まず、メインの登場人物が“負け犬”という烙印を押されたキャラクター一色でそろえられていることが重要なポイントの1つにあります。中心メンバーであるマイク、ダスティン、ルーカス、ウィルはオタク少年として描かれ、先のライダー演じるジョイスはシングルマザー、警察署長のホッパーは訳アリバツイチといったふうに大人まで不器用な人物像です。超能力を持つイレブンに至っても心に闇を抱える設定を強調しています。舞台もインディアナ州ホーキンスという架空の田舎町で華やかさとは無縁です。

そんな一見して社会に取り残された負け犬たちこそ、今の時代に求められる主役です。全能ヒーローものがもはや時代遅れとなるなか、シーズンごとに負け犬たちの勢力を拡大させるストーリーを作り上げています。彼ら彼女らが悩みながらも勇敢に立ち向かい、イレブンが鼻血をたらしながらモンスターに向かう姿は思わず応援したくなるもの。狙いどおり共感を生み出していったのです。

'80年代アイテムが話題性の仕掛け

また'80年代を舞台に象徴的なカルチャーをカジュアルに取り入れていることも功を奏しています。これについてもシーズンを追うごとにウォークマンやアメカジファッション、そして当時の音楽など'80年代アイテムの数々が話題性の仕掛けとなっています。最新作のシーズン4ではケイト・ブッシュの楽曲「神秘の丘」が劇中に巧みに落とし込まれ、37年ぶりにアメリカ・Billboard Hot 100のトップ10にランクインする記録を作りました。

これら'80年代アイテムに身を包んだお気に入りのキャラクターたちがツイッターやTikTokで自由に焼き直されるシーンの設計も実に戦略的です。
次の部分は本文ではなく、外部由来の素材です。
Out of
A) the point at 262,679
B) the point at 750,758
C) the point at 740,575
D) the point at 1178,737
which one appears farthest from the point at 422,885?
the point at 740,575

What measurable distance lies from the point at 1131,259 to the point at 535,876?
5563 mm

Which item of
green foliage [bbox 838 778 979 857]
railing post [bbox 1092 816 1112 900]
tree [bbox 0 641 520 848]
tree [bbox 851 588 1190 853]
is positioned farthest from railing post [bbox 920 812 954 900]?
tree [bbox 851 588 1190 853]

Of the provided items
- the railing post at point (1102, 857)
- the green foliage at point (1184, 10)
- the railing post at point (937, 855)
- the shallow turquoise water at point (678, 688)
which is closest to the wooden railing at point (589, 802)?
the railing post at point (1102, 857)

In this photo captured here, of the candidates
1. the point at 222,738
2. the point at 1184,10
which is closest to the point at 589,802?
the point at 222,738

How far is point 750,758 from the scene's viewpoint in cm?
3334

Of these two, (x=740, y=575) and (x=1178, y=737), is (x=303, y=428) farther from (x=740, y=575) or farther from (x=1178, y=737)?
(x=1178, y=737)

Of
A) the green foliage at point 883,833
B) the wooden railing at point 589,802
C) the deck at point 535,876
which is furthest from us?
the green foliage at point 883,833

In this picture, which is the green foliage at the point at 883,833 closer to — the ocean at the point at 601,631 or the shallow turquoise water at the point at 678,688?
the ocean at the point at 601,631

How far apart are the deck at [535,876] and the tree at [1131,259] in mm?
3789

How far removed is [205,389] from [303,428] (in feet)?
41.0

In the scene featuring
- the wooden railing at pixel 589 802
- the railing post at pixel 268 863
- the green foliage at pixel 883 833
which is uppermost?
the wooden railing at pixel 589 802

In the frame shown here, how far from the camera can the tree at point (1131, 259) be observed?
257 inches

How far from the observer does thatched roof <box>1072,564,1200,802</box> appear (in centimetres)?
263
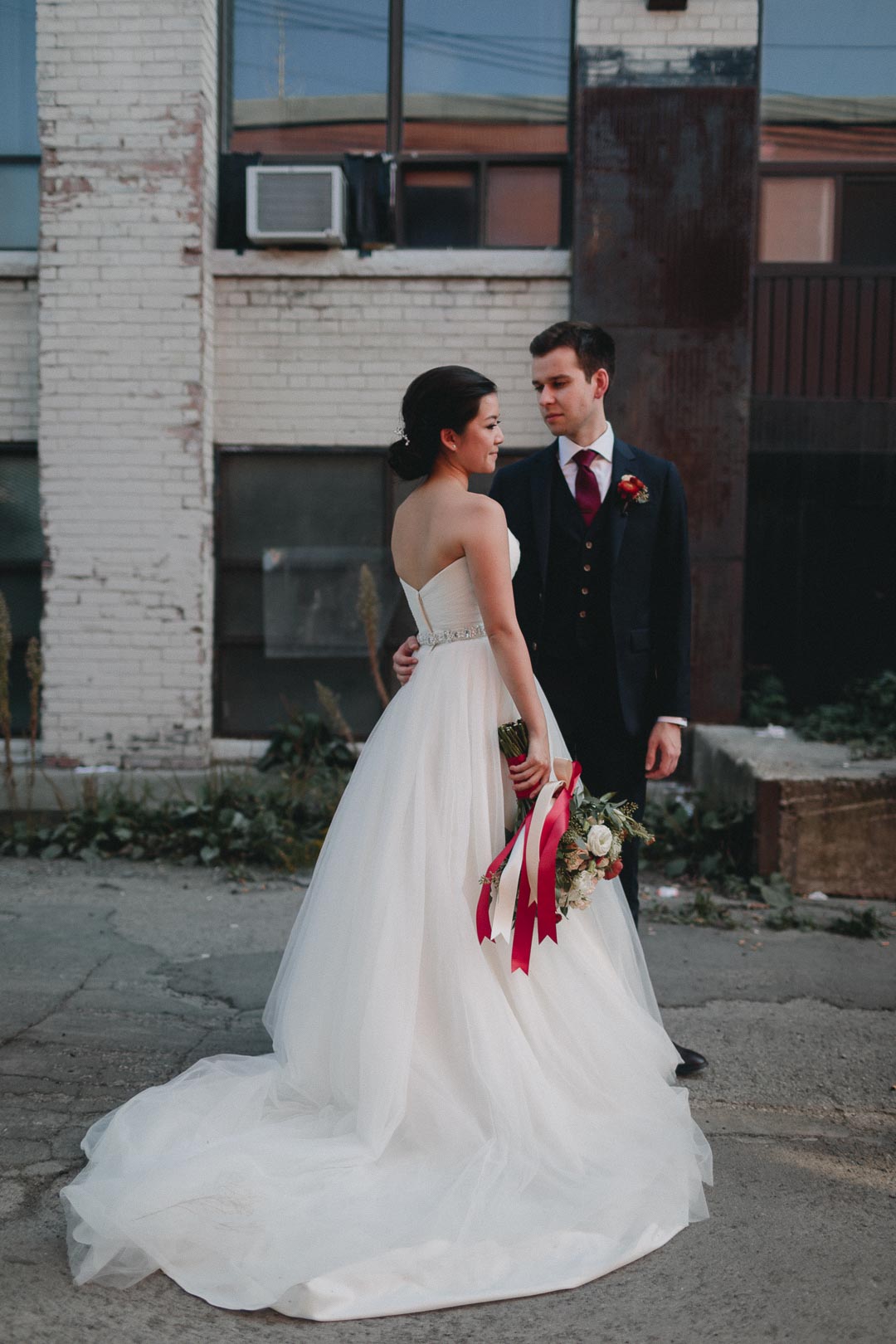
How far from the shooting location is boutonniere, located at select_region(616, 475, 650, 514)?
3607mm

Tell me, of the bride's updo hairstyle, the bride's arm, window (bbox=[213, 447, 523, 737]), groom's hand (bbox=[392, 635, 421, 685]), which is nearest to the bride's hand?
the bride's arm

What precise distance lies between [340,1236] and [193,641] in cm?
536

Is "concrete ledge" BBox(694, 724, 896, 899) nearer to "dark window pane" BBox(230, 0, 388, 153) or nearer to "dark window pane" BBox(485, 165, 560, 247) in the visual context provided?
"dark window pane" BBox(485, 165, 560, 247)

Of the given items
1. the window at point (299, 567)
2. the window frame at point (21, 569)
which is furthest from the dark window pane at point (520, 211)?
the window frame at point (21, 569)

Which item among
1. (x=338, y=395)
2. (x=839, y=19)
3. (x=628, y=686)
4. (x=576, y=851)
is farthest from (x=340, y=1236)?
(x=839, y=19)

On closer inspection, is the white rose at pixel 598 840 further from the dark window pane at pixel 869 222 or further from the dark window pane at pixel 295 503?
the dark window pane at pixel 869 222

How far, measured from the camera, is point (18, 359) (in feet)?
25.2

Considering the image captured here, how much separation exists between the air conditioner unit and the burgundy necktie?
434 centimetres

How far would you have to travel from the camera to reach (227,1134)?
2.86 m

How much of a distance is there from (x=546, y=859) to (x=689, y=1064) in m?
1.19

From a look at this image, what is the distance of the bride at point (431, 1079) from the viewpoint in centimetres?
254

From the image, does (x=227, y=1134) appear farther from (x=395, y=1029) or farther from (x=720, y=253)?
(x=720, y=253)

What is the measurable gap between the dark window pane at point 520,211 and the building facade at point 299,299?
2 centimetres

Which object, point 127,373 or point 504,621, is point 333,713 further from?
point 504,621
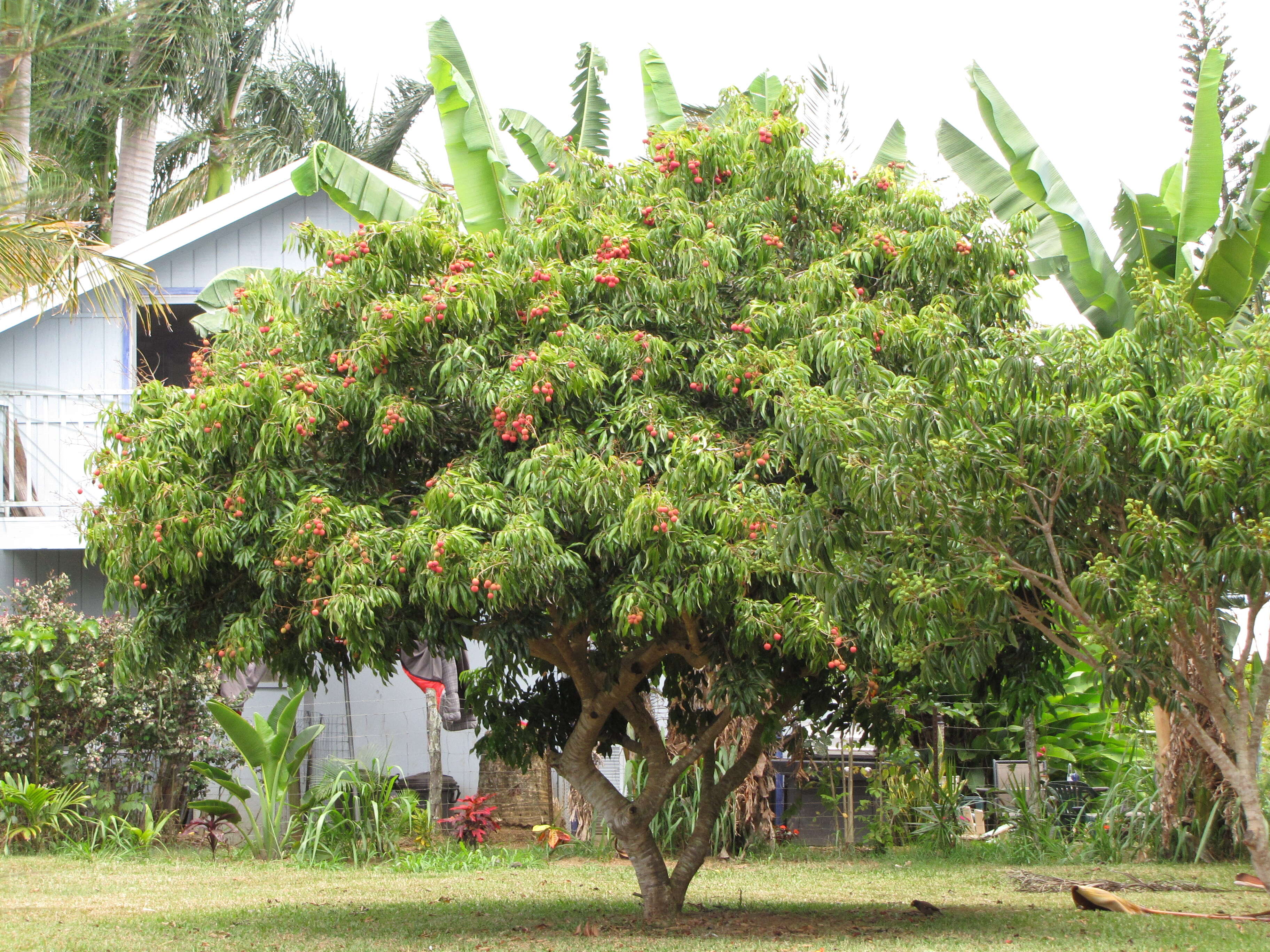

メディアを横断して総合的にプロモーションしていくトランスメディア展開こそ「ストレンジャー・シングス」の大きな成功理由です。ゲーム化まで実現させています。

当初は古風さのある作品性とクリエイティビティー1本で勝負していましたが、今では制作費がかけられ、贅沢になり、経済でも勝負するエンターテインメント作品として「ストレンジャー・シングス」がNetflixを救っているのです。